Definition:
A word formed by merging the sounds and meanings of two or more other words.
See also:
- Blend
- Introduction to Etymology: Word Histories
- Listicle
- Logology
- Malaphor
- Neologism
- Sniglet
- Splinter
- Where Do New Words Come From?
- Word Play
Etymology:
From Lewis Carroll's Through the Looking-Glass, and What Alice Found There (1871)Examples & Observations:
- Brangelina (Brad Pitt + Angelina Jolie)
- Frankenfood (Frankenstein + food)
- infomercial (information + commercial)
- motel (motor + hotel)
- netiquette (net + etiquette)
- Oxbridge (Oxford + Cambridge)
- pixel (pic + element)
- quasar (quasi-stellar + star)
- sexting (sex + texting)
- smog (smoke + fog)
- splatter (splash + spatter)
- statusphere (status + atmosphere)
- Tanzania (Tanganyika + Zanzibar)
- telethon (television + marathon)
- Viagravation (Viagra + aggravation)
- "A word formed by fusing elements of two other words, such as Lewis Carroll's slithy from slimy and lithe. He called such forms portmanteau words, because they were like a two-part portmanteau bag. Blending is related to abbreviation, derivation, and compounding, but distinct from them all."
(Tom McArthur, "Blend." The Oxford Companion to the English Language. Oxford Univ. Press, 1992) - "[D]ancercise, simulcast, Frappuccino--they wear their meanings on their shortened sleeves. Portmanteau words are the sound bites of modern English, calculated to catch on the first time people hear them."
(Geoffrey Nunberg, The Way We Talk Now. Houghton Mifflin, 2001) - "Smirting happens when two people, smoking outside, fall to flirting, and discover that they have more in common than simply nicotine. In Ireland, where the term originated after the ban in 2004, there is even evidence of non-smokers joining the smoky throng outside because the atmosphere there is more flirtatious.
"Smirting is a portmanteau word, formed by packing parts of two words together to create another, combining the sense of each."

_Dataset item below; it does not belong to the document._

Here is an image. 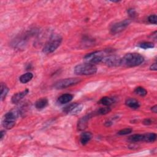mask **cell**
Segmentation results:
<instances>
[{"label":"cell","instance_id":"cell-1","mask_svg":"<svg viewBox=\"0 0 157 157\" xmlns=\"http://www.w3.org/2000/svg\"><path fill=\"white\" fill-rule=\"evenodd\" d=\"M144 57L138 53H128L125 55L121 61V65L125 67H135L141 65Z\"/></svg>","mask_w":157,"mask_h":157},{"label":"cell","instance_id":"cell-2","mask_svg":"<svg viewBox=\"0 0 157 157\" xmlns=\"http://www.w3.org/2000/svg\"><path fill=\"white\" fill-rule=\"evenodd\" d=\"M62 39V37L59 35H52L44 45L43 52L46 54L54 52L60 46Z\"/></svg>","mask_w":157,"mask_h":157},{"label":"cell","instance_id":"cell-3","mask_svg":"<svg viewBox=\"0 0 157 157\" xmlns=\"http://www.w3.org/2000/svg\"><path fill=\"white\" fill-rule=\"evenodd\" d=\"M97 72V67L91 63H82L77 65L74 68V72L77 75L90 76L95 74Z\"/></svg>","mask_w":157,"mask_h":157},{"label":"cell","instance_id":"cell-4","mask_svg":"<svg viewBox=\"0 0 157 157\" xmlns=\"http://www.w3.org/2000/svg\"><path fill=\"white\" fill-rule=\"evenodd\" d=\"M20 115V112L17 111H11L6 113L3 120V126L7 130L12 129L15 125L16 120Z\"/></svg>","mask_w":157,"mask_h":157},{"label":"cell","instance_id":"cell-5","mask_svg":"<svg viewBox=\"0 0 157 157\" xmlns=\"http://www.w3.org/2000/svg\"><path fill=\"white\" fill-rule=\"evenodd\" d=\"M81 80L79 78H67L58 80L55 83L54 86L56 89H64L75 86Z\"/></svg>","mask_w":157,"mask_h":157},{"label":"cell","instance_id":"cell-6","mask_svg":"<svg viewBox=\"0 0 157 157\" xmlns=\"http://www.w3.org/2000/svg\"><path fill=\"white\" fill-rule=\"evenodd\" d=\"M104 57V56L103 52L96 51L86 55L84 58H83V59H84L86 63H88L95 65L99 63L100 62H102V60Z\"/></svg>","mask_w":157,"mask_h":157},{"label":"cell","instance_id":"cell-7","mask_svg":"<svg viewBox=\"0 0 157 157\" xmlns=\"http://www.w3.org/2000/svg\"><path fill=\"white\" fill-rule=\"evenodd\" d=\"M122 58L116 55H109L104 57L102 60L103 63L109 67L119 66L121 65Z\"/></svg>","mask_w":157,"mask_h":157},{"label":"cell","instance_id":"cell-8","mask_svg":"<svg viewBox=\"0 0 157 157\" xmlns=\"http://www.w3.org/2000/svg\"><path fill=\"white\" fill-rule=\"evenodd\" d=\"M131 22V21L130 20L126 19L123 21H121L120 22L114 24L111 28V33L112 35H116L122 32L123 31H124L130 25Z\"/></svg>","mask_w":157,"mask_h":157},{"label":"cell","instance_id":"cell-9","mask_svg":"<svg viewBox=\"0 0 157 157\" xmlns=\"http://www.w3.org/2000/svg\"><path fill=\"white\" fill-rule=\"evenodd\" d=\"M91 117H92V115L89 114V115H87V116L82 117L78 122V124H77L78 130L80 131L84 130L87 128L88 122L89 120L91 118Z\"/></svg>","mask_w":157,"mask_h":157},{"label":"cell","instance_id":"cell-10","mask_svg":"<svg viewBox=\"0 0 157 157\" xmlns=\"http://www.w3.org/2000/svg\"><path fill=\"white\" fill-rule=\"evenodd\" d=\"M29 93V90L26 89L22 91L17 93L13 96L11 101L13 104H17Z\"/></svg>","mask_w":157,"mask_h":157},{"label":"cell","instance_id":"cell-11","mask_svg":"<svg viewBox=\"0 0 157 157\" xmlns=\"http://www.w3.org/2000/svg\"><path fill=\"white\" fill-rule=\"evenodd\" d=\"M125 104L128 107L133 109H137L140 107L139 102L134 98H128L125 101Z\"/></svg>","mask_w":157,"mask_h":157},{"label":"cell","instance_id":"cell-12","mask_svg":"<svg viewBox=\"0 0 157 157\" xmlns=\"http://www.w3.org/2000/svg\"><path fill=\"white\" fill-rule=\"evenodd\" d=\"M73 99V95L71 94H63L61 95L57 100V102L60 104H65L68 102H69Z\"/></svg>","mask_w":157,"mask_h":157},{"label":"cell","instance_id":"cell-13","mask_svg":"<svg viewBox=\"0 0 157 157\" xmlns=\"http://www.w3.org/2000/svg\"><path fill=\"white\" fill-rule=\"evenodd\" d=\"M92 138V134L90 132H84L82 133L80 136V142L83 145H85L88 144Z\"/></svg>","mask_w":157,"mask_h":157},{"label":"cell","instance_id":"cell-14","mask_svg":"<svg viewBox=\"0 0 157 157\" xmlns=\"http://www.w3.org/2000/svg\"><path fill=\"white\" fill-rule=\"evenodd\" d=\"M48 105V100L46 98H43L38 100L35 103V107L38 110L44 109Z\"/></svg>","mask_w":157,"mask_h":157},{"label":"cell","instance_id":"cell-15","mask_svg":"<svg viewBox=\"0 0 157 157\" xmlns=\"http://www.w3.org/2000/svg\"><path fill=\"white\" fill-rule=\"evenodd\" d=\"M114 102H115V100L114 98L108 97L102 98L98 102L99 104H101L103 106H108V107L112 105Z\"/></svg>","mask_w":157,"mask_h":157},{"label":"cell","instance_id":"cell-16","mask_svg":"<svg viewBox=\"0 0 157 157\" xmlns=\"http://www.w3.org/2000/svg\"><path fill=\"white\" fill-rule=\"evenodd\" d=\"M156 139V134L153 133L144 134V141L146 142H153Z\"/></svg>","mask_w":157,"mask_h":157},{"label":"cell","instance_id":"cell-17","mask_svg":"<svg viewBox=\"0 0 157 157\" xmlns=\"http://www.w3.org/2000/svg\"><path fill=\"white\" fill-rule=\"evenodd\" d=\"M33 77V74L31 72H27L25 74L21 76L19 78L20 82L22 83H26L29 82Z\"/></svg>","mask_w":157,"mask_h":157},{"label":"cell","instance_id":"cell-18","mask_svg":"<svg viewBox=\"0 0 157 157\" xmlns=\"http://www.w3.org/2000/svg\"><path fill=\"white\" fill-rule=\"evenodd\" d=\"M128 140L131 142H139L144 141V134H133L129 137Z\"/></svg>","mask_w":157,"mask_h":157},{"label":"cell","instance_id":"cell-19","mask_svg":"<svg viewBox=\"0 0 157 157\" xmlns=\"http://www.w3.org/2000/svg\"><path fill=\"white\" fill-rule=\"evenodd\" d=\"M9 88L6 86V85L4 83H1V101H3L9 92Z\"/></svg>","mask_w":157,"mask_h":157},{"label":"cell","instance_id":"cell-20","mask_svg":"<svg viewBox=\"0 0 157 157\" xmlns=\"http://www.w3.org/2000/svg\"><path fill=\"white\" fill-rule=\"evenodd\" d=\"M134 93L140 97H145L147 94V90L142 87H138L136 88L134 90Z\"/></svg>","mask_w":157,"mask_h":157},{"label":"cell","instance_id":"cell-21","mask_svg":"<svg viewBox=\"0 0 157 157\" xmlns=\"http://www.w3.org/2000/svg\"><path fill=\"white\" fill-rule=\"evenodd\" d=\"M138 46L142 49H152L154 47V44L151 42H144L138 45Z\"/></svg>","mask_w":157,"mask_h":157},{"label":"cell","instance_id":"cell-22","mask_svg":"<svg viewBox=\"0 0 157 157\" xmlns=\"http://www.w3.org/2000/svg\"><path fill=\"white\" fill-rule=\"evenodd\" d=\"M111 111V109L109 107H106V108H101L97 110L95 113L97 115H106L108 113H109Z\"/></svg>","mask_w":157,"mask_h":157},{"label":"cell","instance_id":"cell-23","mask_svg":"<svg viewBox=\"0 0 157 157\" xmlns=\"http://www.w3.org/2000/svg\"><path fill=\"white\" fill-rule=\"evenodd\" d=\"M78 103H76V102H74V103H72V104H69L68 106H66L64 109H63V112L66 114H70L71 112L74 109V108L77 105Z\"/></svg>","mask_w":157,"mask_h":157},{"label":"cell","instance_id":"cell-24","mask_svg":"<svg viewBox=\"0 0 157 157\" xmlns=\"http://www.w3.org/2000/svg\"><path fill=\"white\" fill-rule=\"evenodd\" d=\"M83 109V106L82 105V104H77V105L74 108V109H73L71 113L69 114L71 115H76V114H78L79 112H80L82 111Z\"/></svg>","mask_w":157,"mask_h":157},{"label":"cell","instance_id":"cell-25","mask_svg":"<svg viewBox=\"0 0 157 157\" xmlns=\"http://www.w3.org/2000/svg\"><path fill=\"white\" fill-rule=\"evenodd\" d=\"M133 131V130L130 128H125L123 130H120L118 132V134L121 135V136H124V135H127L130 133H131Z\"/></svg>","mask_w":157,"mask_h":157},{"label":"cell","instance_id":"cell-26","mask_svg":"<svg viewBox=\"0 0 157 157\" xmlns=\"http://www.w3.org/2000/svg\"><path fill=\"white\" fill-rule=\"evenodd\" d=\"M148 21L149 22L152 24H154L156 25L157 24V17L156 15H150L149 18H148Z\"/></svg>","mask_w":157,"mask_h":157},{"label":"cell","instance_id":"cell-27","mask_svg":"<svg viewBox=\"0 0 157 157\" xmlns=\"http://www.w3.org/2000/svg\"><path fill=\"white\" fill-rule=\"evenodd\" d=\"M128 13L130 15V16L132 18H134L137 16V14L136 10L134 9H129L128 10Z\"/></svg>","mask_w":157,"mask_h":157},{"label":"cell","instance_id":"cell-28","mask_svg":"<svg viewBox=\"0 0 157 157\" xmlns=\"http://www.w3.org/2000/svg\"><path fill=\"white\" fill-rule=\"evenodd\" d=\"M143 124L145 125H149L152 124V120L150 119H146L143 121Z\"/></svg>","mask_w":157,"mask_h":157},{"label":"cell","instance_id":"cell-29","mask_svg":"<svg viewBox=\"0 0 157 157\" xmlns=\"http://www.w3.org/2000/svg\"><path fill=\"white\" fill-rule=\"evenodd\" d=\"M150 69L152 70V71H156V69H157V65H156V63H155L152 64L150 66Z\"/></svg>","mask_w":157,"mask_h":157},{"label":"cell","instance_id":"cell-30","mask_svg":"<svg viewBox=\"0 0 157 157\" xmlns=\"http://www.w3.org/2000/svg\"><path fill=\"white\" fill-rule=\"evenodd\" d=\"M0 134H1V136H0V138H1V141H2L3 139L4 138V137L5 136L6 132H5V131L2 130V131H1V133H0Z\"/></svg>","mask_w":157,"mask_h":157},{"label":"cell","instance_id":"cell-31","mask_svg":"<svg viewBox=\"0 0 157 157\" xmlns=\"http://www.w3.org/2000/svg\"><path fill=\"white\" fill-rule=\"evenodd\" d=\"M151 110H152V111L153 113L156 114V113L157 112V106L155 105V106H153V107L151 108Z\"/></svg>","mask_w":157,"mask_h":157}]
</instances>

(Ben Macintyre, "Ben Macintyre Celebrates the Portmanteau." The Times, May 2, 2008) - "In her first tweet, [Sarah] Palin didn't write speak out; she used another term--refudiate. A few minutes later, the Tweet was rewritten with refudiate--which is not actually a word--removed, replaced by refute. . . .
"The word caught someone's attention, because a few hours later Palin refused to refute refudiate, she tweeted that she's just following in Shakespeare's footsteps.
"'Refudiate, misunderestimate, wee-wee'd up. English is a living language. Shakespeare liked to coin new words too. Got to celebrate it!'"
(Carolyn Kellogg, "Wherefore Art Thou, Refudiate? Sarah Palin as Shakespeare." Los Angeles Times, July 19, 2010) - "So a blog is a web log? Is there an apostrophe, or do you guys not even have the strength for that? You’re just going to jam two words together?"